Pioneers Post by Leila Baker
6th November 2019
Small charities and social enteprrises are often the stars of our local communities. But we still haven’t figured out how best to support them, particularly with investment. Writer and researcher Leila Baker explores the issues.
Small charities and community groups are no strangers to entrepreneurialism, springing up to tackle issues and causes that need attention and powered along by people’s passion and ambition to make a difference. Numerically, they dominate the voluntary and community sector; financially, they have been the worst affected by recent policy changes.
There are masses of charities out there that need investment, they’re doing good things in their communities. The kind of lending that a mainstream bank offers is neither available nor suitable to most of these organisations. In order to benefit from any investment, they will need not only a product but also a process that is tailored to the interests and capabilities of a small charity.

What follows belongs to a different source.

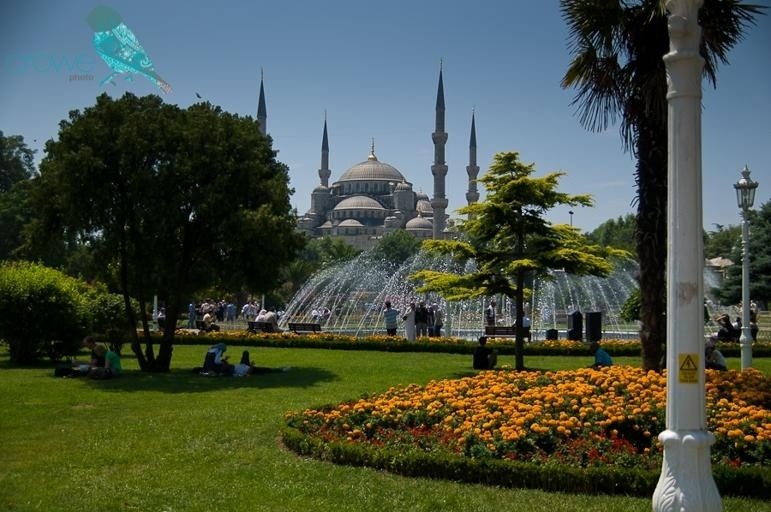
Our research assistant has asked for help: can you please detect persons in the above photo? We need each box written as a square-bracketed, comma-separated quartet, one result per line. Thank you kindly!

But where it all starts is with a relationship between a charity and an investor who understands that charities are mission-driven; and that the aim of any investment should be to leave a charity in a stronger position not only financially but also in relation to its ability to pursue its mission. This relationship and engagement with a charity’s mission lay the foundations for a successful investment. They make it possible for both parties to engage in meaningful conversations about the other elements of successful investment – like a charity’s management and governance or its financial stability.
Having established that relationships are key for successful investment in small charities, investors also need to consider how they can adapt their products to the small charity market, avoiding early repayment penalties and offering flexibility around payment holidays, for example. Increasingly, investors must also consider offering blended finance of grants and loans.
Good relationships and production adaptation will only get investors so far. Small charities may also need extra support to guide them through the investment process, from decision-making and the role of trustees through to making an application and then using and managing the investment.
The stages prior to an investment decision are typically stressful and unfamiliar to small charities. Having a good relationship and clear guidance can help a charity decide against investment or open it up to being challenged on things that will need to change in order to effectively manage an investment.
This is one aspect that I think NatWest’s Social and Community Capital fund is able to offer that some other social lenders can’t (smaller deals, start-ups, etc). It was set up to do ‘riskier’ stuff specifically aimed at supporting social enterprises and charities who couldn’t get mainstream finance. It was also set up to provide extra support to those that need it as they navigate the investment process.
So what’s next for investment and small charities? As is often the case, this discussion perhaps opens up more questions than it provides answers.
Can investors – should they – seek to engage with inexperienced charities to help them survive? What is the role of investors in ‘social investment’ that is not ‘impact investment’?
Smaller charities and social enterprises may not be as ‘investible’ as some of those high-growth, ‘purpose-led’ businesses to whom many ‘impact investors’ have pinned their colours. But they are the organisations who in small ways make the biggest difference, who best understand the markets in which they operate because they are a product of the very communities they seek to support.
After all, when NatWest saw 20 years ago that a ‘mainstream’ investment approach would not work for certain types of community organisation, its answer was not to walk away – but instead to build a different kind of investment fund.